There has been a lot of press recently on performance-based contracting and pricing in healthcare. Today, the Wall Street Journal ran an article on performance-based pricing for pharmaceuticals. Performance-based pricing in business-to-business (B2B) and business-to-government (B2G) markets is not new. It has been around since at least the early 1960s. Healthcare, an industry many experts regard as being behind in procurement practices, is finally catching up.

I’ve done a number of presentations recently to healthcare supplier audiences about performance-based pricing and contracting. There does appear to be some confusion about the term “performance-based contracting and pricing.” Some suppliers think it is about setting prices to reward customers who purchase more volume from them. Others think it is about aligning price levels to a good-better-best product line strategy.

Better Align Buyer-Seller Interests

Performance-based contracting (PBC) or pricing is really about aligning the interests of buyers and sellers. The seller is paid for achieving an outcome or the actual value delivered by the product, service or solution. In a way, it’s insurance for both the buyer and seller. The arrangement could be a penalty if an outcome is not achieved or a guarantee of an outcome. It may also take the form of pricing per outcome achieved or some other pricing mechanism to share value and risk. The outcome is usually related to cost, time or quality metrics.

Rolls-Royce’s Power-by-the-Hour program for aircraft engine repair and maintenance is an example of paying per outcome achieved. Rather than price aircraft engine service and parts on a time and materials basis, the Power-by-The-Hour program prices based on cost-per-flying-hour basis. This aligns the interests of the manufacturer and operator, who only pays for engines that performed well. One academic study of the Rolls-Royce program showed that pricing based on the outcome rather than time and materials resulted in a reduction in unplanned downtime of 25%-40%.

In B2G markets, performance-based contracting has been used extensively for purchases and projects such as building roads and maintaining costly capital equipment. In B2B markets, PBC has been used for some time in advertising, commercial airlines, oil and gas, services, outsourcing, manufacturing, commercial shipping, and other markets. In many instances, PBC helps to push buyers and sellers beyond a transactional relationship.
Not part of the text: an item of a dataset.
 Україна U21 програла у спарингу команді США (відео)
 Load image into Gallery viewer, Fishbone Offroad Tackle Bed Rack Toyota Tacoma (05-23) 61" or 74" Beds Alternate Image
MedTech Examples of Performance-Based Contracting

In healthcare, performance-based contracting has been used in the in vitro diagnostics segment for a while. Many in vitro diagnostic equipment manufacturers offer the customer an option to pay per-test-result (the outcome) rather than pay separately for the reagents and equipment used to generate a test result. PBC is also starting to be used more often for expensive drugs and medical devices. For example, St. Jude Medical announced that they would rebate 45 percent of the price paid for a Quadra heart rhythm device if revision surgery is needed in the first year after it is implanted.

5 Reasons Why MedTech Suppliers will Need to Put More Skin in the Game

Here are five reasons performance-based contracting and pricing is here to stay, and healthcare suppliers will need to have more skin in the game.

  1. Reimbursement Model: An increasing share of customer reimbursement is being tied to performance-based measures by payers. An example is the CMS value-based purchasing program in the USA.
  2. Buyer Sophistication: Buyers are becoming more sophisticated and have a deeper understanding of total cost of ownership/care and the capabilities to do PBC.
  3. Data and Analytics: Improvements in data will better enable measurement and tracking of outcomes to help make these arrangements less of an administrative burden.
  4. Cost-Pressures: Customers will continue to be under cost-pressure, and will no longer be willing to “trust” a supplier’s statement that a solution will deliver outcomes. Many hospital administrators, for example, can cite numerous instances of expensive devices and drugs that did not work as promised and cost hospitals millions.
  5. Move to Collaborative Models: Buyer-seller relationship models will continue to evolve from transactional to a more collaborative model which should will help enable risk-sharing arrangements.

A recent survey I conducted, along with Model N, of medical device executives showed that 43% of respondents believe 30% or more of their revenue will be tied to performance-based arrangements in ten years. This should be an opportunity for suppliers who are prepared, and can use these arrangements proactively and appropriately.